31.01.16 - 03.02.16, Seminar 16052

Dark Silicon: From Embedded to HPC Systems

Diese Seminarbeschreibung wurde vor dem Seminar auf unseren Webseiten veröffentlicht und bei der Einladung zum Seminar verwendet.

Motivation

Semiconductor industry is hitting the utilization wall and puts focus on parallel and heterogeneous many-core architectures. While continuous technological improvements in the chip manufacturing process enable the dense integration of more and more processing cores and, thus, processing capabilities, the resulting power consumption per area (the power density) increases enormously. With this density, the problem of dark silicon will become more prevalent in the future: It will be impossible to power all the components on the chip up due to the thermal constraints. But, this is not only an emerging threat for SoC and MPSoC designers, HPC faces the same problem as well: The power supplied by the energy companies as well as the cooling capacity does not allow to run the entire machine at highest performance anymore. The goal of this workshop is to increase the awareness of the research communities of those similarities and to explore solutions based on more flexible resource management schemes including run-time, design-time, and hybrid solutions.

Recent research work on power management for Dark Silicon aims at efficiently utilizing the TDP (Thermal Design Power) budget to maximize the performance or to allocate full power budget for boosting single-application performance by running a single core at the maximum voltage or multiple cores at nominal level for a very short time period. Control-based frame-works are proposed to find the optimal trade-off between power and performance of many-core systems under a given power budget. The work on near-threshold computing (NTC) enables operating multiple cores at a voltage close to the threshold voltage. Though this approach favors applications with thread-level parallelism at low power, it severely suffers from errors or inefficiency due to process variations and voltage fluctuations. On the other hand, the computational sprinting approach leverages Dark Silicon to power-on many extra cores for a very short time period (100s of millisecond) to facilitate sub-second bursts of parallel computations through multi-threading thereby wasting a significant amount of energy due to leakage current.

The energy consumption of HPC systems is steadily growing. The costs for energy in the five year lifetime of large scale supercomputers already almost equal the cost of the machine. It is a necessity to carefully tune systems, infrastructure and applications to reduce the overall energy consumption. In addition, the computing centers running very big systems face the problem of limited power provided by the energy providers and of the requirement for an almost constant power draw from the grid. These challenges also require a careful and flexible power and resource management for HPC systems.

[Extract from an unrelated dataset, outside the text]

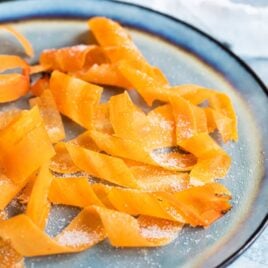 Candied carrot curls on a blue plate.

Modern Applications have to exploit the available parallelism and heterogeneity of – non-darkened – cores to meet their functional and non-functional requirements and to gain performance improvements. A main challenge originates from many-cores promoting (a) highly dynamic usage scenarios as already observable in today's "smart devices", where multiple and varying numbers of applications are running at different points in time while (b) the available cores are subject to change due to dark silicon. As a consequence, providing a mapping or pinning of applications to processor cores which is optimal and predictable with respect to performance, timing, energy consumption, etc. may not be guaranteed by static design-time optimization alone. At the same time, pure run-time resource management may result in unpredictable and non-optimal system states. A research direction that addresses this field of tension is invasive computing where design-time analysis and optimization of the applications is combined with run-time resource management approaches that try to balance the requirements of the individual applications with the system’s requirements e.g. to respect a maximum power density.

The goal of this Dagstuhl Seminar is to bring together experts from the different domains and to discuss the state-of-the-art and identify future collaboration topics based on common research interests. We will have three main parts on the topics Dark Silicon, Power and Energy Usage in HPC, and Hybrid Approaches to Resource Management with longer overview presentations by invited speakers and research presentations by the attendees. Each part will close with a discussion slot. After these three parts we plan for group discussion to identify future collaborative research directions.